After any call to run_model(), the Outputs object carries two new arrays:

AttributeShapeDescription
F_up(480, nbr_lyr+1)Spectral upwelling flux at each layer interface
F_dwn(480, nbr_lyr+1)Spectral downwelling flux at each layer interface

Column 0 is the surface (top of column). Column nbr_lyr is the bottom (base of deepest layer). Both the adding-doubling and Toon solvers populate these arrays in the same convention.

Units: Fluxes are normalised so that total incoming irradiance sums to 1 across all 480 bands. To obtain absolute values in W/m2, multiply by the actual total incoming irradiance for your site and time.

Interpolation at arbitrary depths

subsurface_flux(depth_m) returns spectral fluxes at any depth by linearly interpolating between the two bracketing layer interfaces:

# Single depth
flux = outputs.subsurface_flux(0.05)
print(flux["F_up"].shape)    # (480,)
print(flux["F_dwn"].shape)   # (480,)
print(flux["F_net"].shape)   # (480,) — F_dwn - F_up
 
# Multiple depths at once
flux = outputs.subsurface_flux([0.0, 0.01, 0.05, 0.1, 0.5])
print(flux["F_dwn"].shape)   # (5, 480)

Depths are clipped to the column bounds: 0 returns the surface interface, and any depth beyond the total column thickness returns the bottom interface.

For best results, use many thin layers in your ice column so the interpolation has closely spaced interface points to work with.

PAR at depth

par(depth_m) returns the Photosynthetically Active Radiation (400-700 nm) — the sum of downwelling flux across the PAR band:

# Surface PAR
print(outputs.par(0.0))          # scalar
 
# PAR depth profile
depths = np.linspace(0, 0.5, 20)
par = outputs.par(depths)        # array of length 20

Flux enhancement near the surface

You may notice that PAR (and F_dwn generally) at shallow sub-surface depths exceeds the incoming surface value. This is not a bug — it is a real physical effect called radiation trapping.

At the surface, F_dwn is purely the incoming radiation: there is no scattering medium above to redirect light back downward. At the first sub-surface interface, F_dwn has three components:

  1. Direct beam transmitted through the overlying layer (slightly attenuated)
  2. Diffuse sky radiation transmitted through the overlying layer
  3. Upwelling radiation from below that is scattered back downward by the overlying layer

In the visible, ice has an extremely high single-scattering albedo (ssa ~0.99998), so component (3) — multiply-scattered light bouncing between layers — more than compensates for the small attenuation of components (1) and (2). Photons bounce many times before being absorbed, and both the upwelling and downwelling flux streams are enhanced within the medium relative to the boundary value. This is the same physics that makes deep snow glow from within when you dig a snow pit.

(Records)
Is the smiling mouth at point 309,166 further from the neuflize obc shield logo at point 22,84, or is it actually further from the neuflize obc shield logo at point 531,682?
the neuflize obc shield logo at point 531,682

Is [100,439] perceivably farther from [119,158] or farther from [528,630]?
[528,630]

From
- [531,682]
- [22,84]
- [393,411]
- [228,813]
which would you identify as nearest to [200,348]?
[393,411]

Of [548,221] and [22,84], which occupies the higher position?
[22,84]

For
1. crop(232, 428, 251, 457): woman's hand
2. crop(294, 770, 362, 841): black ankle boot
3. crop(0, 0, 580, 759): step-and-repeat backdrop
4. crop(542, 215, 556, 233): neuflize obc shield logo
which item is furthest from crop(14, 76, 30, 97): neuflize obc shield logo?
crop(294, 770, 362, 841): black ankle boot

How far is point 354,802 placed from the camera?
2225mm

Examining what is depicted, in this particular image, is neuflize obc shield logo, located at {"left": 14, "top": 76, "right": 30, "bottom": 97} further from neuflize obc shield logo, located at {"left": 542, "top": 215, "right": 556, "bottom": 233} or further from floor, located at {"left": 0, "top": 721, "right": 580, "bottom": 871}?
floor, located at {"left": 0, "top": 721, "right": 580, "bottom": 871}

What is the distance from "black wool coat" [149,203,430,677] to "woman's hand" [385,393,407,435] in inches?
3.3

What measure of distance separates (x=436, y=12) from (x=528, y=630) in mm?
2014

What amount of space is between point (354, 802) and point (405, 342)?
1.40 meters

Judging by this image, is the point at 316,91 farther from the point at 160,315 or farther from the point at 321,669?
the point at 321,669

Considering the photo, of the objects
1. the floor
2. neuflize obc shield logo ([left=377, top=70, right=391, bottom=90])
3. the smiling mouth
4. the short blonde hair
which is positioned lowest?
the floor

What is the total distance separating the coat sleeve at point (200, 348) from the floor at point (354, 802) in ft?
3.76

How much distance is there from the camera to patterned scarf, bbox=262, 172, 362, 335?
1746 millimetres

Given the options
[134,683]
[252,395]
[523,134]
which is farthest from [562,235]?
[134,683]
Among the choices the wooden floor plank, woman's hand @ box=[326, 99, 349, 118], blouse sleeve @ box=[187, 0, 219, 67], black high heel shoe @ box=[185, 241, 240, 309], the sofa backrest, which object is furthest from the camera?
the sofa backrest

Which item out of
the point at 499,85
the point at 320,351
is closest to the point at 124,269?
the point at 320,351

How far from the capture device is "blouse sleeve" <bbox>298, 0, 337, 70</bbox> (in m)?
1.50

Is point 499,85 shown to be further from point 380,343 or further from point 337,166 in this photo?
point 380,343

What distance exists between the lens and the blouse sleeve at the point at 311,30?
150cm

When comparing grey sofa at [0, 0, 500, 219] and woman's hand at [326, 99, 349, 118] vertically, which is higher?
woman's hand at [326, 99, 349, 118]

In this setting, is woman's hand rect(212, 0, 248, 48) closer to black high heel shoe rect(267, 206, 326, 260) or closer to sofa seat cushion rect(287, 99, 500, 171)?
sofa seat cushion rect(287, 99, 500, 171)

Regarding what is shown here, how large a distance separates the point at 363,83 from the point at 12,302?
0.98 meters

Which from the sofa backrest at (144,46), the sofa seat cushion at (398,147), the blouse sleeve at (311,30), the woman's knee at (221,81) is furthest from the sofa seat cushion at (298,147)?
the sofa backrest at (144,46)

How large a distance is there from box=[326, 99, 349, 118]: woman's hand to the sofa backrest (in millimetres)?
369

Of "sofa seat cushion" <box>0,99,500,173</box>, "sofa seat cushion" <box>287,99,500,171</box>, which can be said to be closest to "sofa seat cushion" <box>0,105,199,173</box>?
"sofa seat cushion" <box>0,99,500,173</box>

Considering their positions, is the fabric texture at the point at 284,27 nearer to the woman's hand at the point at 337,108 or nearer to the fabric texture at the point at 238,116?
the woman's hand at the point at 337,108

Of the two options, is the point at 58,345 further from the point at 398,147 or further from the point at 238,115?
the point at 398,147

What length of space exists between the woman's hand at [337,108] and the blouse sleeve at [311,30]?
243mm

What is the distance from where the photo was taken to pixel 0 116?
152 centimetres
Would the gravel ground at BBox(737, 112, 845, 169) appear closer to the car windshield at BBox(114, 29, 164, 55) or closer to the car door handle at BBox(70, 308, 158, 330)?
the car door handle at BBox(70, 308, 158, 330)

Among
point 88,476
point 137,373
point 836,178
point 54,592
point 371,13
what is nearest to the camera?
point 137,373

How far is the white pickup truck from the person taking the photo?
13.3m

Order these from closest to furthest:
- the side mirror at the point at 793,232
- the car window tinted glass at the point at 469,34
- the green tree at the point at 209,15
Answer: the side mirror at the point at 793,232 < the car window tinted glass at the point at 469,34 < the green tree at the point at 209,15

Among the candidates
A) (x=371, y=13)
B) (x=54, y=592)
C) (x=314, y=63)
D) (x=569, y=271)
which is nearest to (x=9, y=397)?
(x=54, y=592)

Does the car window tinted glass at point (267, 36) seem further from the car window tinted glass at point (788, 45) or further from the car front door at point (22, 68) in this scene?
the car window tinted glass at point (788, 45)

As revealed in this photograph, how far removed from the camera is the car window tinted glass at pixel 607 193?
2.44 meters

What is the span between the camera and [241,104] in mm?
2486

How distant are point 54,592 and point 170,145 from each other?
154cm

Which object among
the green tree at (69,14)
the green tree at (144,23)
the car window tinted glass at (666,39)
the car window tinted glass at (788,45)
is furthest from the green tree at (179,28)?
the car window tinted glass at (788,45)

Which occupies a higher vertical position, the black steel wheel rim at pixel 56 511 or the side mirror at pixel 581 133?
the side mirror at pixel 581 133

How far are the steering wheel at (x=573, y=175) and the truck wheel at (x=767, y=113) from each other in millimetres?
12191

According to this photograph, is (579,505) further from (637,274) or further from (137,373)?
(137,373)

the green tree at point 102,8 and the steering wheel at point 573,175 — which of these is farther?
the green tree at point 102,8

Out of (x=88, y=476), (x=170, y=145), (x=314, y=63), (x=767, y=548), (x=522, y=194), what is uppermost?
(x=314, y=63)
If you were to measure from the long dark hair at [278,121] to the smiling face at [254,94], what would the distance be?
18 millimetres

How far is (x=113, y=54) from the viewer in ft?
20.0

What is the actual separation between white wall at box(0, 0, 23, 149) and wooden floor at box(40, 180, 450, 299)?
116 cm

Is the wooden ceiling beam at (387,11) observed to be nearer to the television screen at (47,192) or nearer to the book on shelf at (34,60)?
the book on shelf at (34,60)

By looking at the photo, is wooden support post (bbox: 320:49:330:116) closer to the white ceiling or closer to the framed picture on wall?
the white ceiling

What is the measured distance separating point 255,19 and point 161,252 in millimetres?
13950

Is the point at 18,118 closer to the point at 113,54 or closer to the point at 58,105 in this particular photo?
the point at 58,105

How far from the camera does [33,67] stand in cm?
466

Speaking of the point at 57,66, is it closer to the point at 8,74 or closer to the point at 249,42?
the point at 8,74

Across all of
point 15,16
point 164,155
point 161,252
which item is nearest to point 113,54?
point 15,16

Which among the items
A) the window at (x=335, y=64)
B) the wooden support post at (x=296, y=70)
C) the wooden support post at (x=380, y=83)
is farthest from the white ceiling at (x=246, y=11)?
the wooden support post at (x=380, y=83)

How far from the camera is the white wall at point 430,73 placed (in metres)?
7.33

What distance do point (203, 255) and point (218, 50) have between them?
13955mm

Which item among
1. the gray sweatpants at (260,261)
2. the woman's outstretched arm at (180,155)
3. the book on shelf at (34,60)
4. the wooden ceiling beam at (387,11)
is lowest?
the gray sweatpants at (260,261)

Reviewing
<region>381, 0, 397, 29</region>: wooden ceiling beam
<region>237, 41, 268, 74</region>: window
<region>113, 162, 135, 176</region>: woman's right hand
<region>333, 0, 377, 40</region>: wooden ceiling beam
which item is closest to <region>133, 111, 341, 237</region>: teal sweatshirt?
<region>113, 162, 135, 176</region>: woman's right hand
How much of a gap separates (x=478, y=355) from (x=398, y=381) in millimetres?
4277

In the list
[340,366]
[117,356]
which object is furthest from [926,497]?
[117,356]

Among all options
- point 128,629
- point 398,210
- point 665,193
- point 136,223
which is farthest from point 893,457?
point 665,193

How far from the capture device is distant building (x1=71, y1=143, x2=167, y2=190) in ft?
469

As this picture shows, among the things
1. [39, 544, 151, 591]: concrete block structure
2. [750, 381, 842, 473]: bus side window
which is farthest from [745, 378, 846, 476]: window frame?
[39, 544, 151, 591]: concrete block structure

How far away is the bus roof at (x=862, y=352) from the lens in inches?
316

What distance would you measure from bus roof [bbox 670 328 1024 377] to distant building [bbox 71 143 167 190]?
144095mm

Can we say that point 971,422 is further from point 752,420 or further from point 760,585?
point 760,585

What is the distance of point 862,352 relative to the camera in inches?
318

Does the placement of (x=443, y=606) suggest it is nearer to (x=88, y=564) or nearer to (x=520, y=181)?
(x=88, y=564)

- **WHAT TO WORK ON**
(a) In the documentation on sub-surface fluxes, what is the physical effect called that makes shallow sub-surface PAR exceed the incoming surface value?
(b) Pick up the documentation on sub-surface fluxes after its final sentence and carry it on.

- **ANSWERS TO THE TASKS**
(a) Radiation trapping.

(b)
The enhancement is strongest in the top ~1 transport mean-free-path and diminishes with depth as absorption gradually removes energy. The net flux (F_dwn - F_up) always decreases monotonically with depth, as required by energy conservation.

The effect is most pronounced in the PAR band (400-700 nm) where ice absorption is negligible, and weaker in the NIR where absorption is much stronger.

Spectral heating rate

spectral_heating_rate() returns the radiative heating rate resolved by wavelength and layer:

shr = outputs.spectral_heating_rate()
print(shr.shape)  # (480, nbr_lyr)
 
# Broadband heating rate per layer
broadband = np.sum(shr, axis=0)
print(broadband)  # K/hr per layer

The calculation uses the flux divergence in each layer:

F_net = F_up - F_dwn
F_abs = F_net[:, 1:] - F_net[:, :-1]
heating_rate = F_abs / (L_snw * 2117) * 3600    # K/hr per band

where L_snw is the ice mass per layer (kg/m2) and 2117 is the specific heat capacity of ice (J/kg/K).

NIR dominates heating

You might expect visible wavelengths to dominate heating since that’s where most solar energy arrives. In fact, NIR wavelengths dominate — especially near 1.0, 1.25, and 1.5 um. The reason is ice transparency: ice is nearly transparent in the visible (absorption coefficient is negligible from 400-700 nm), so VIS photons scatter through the column without depositing much energy. In the NIR, ice absorption increases by orders of magnitude, so these wavelengths are absorbed efficiently in the upper layers and dominate the radiative heating budget.

Worked example: clean vs algae-loaded PAR

import numpy as np
from biosnicar import run_model
 
dz = [0.01, 0.02, 0.02, 0.05, 0.05, 0.05, 0.1, 0.1, 0.1]
rho = [400] * len(dz)
 
clean = run_model(solzen=50, rds=500, dz=dz, rho=rho)
algae = run_model(solzen=50, rds=500, dz=dz, rho=rho, glacier_algae=50000)
 
depths = np.linspace(0, 0.5, 20)
par_clean = clean.par(depths)
par_algae = algae.par(depths)
 
for d, pc, pa in zip(depths, par_clean, par_algae):
    print(f"  {d:.3f} m   clean={pc:.4f}   algae={pa:.4f}")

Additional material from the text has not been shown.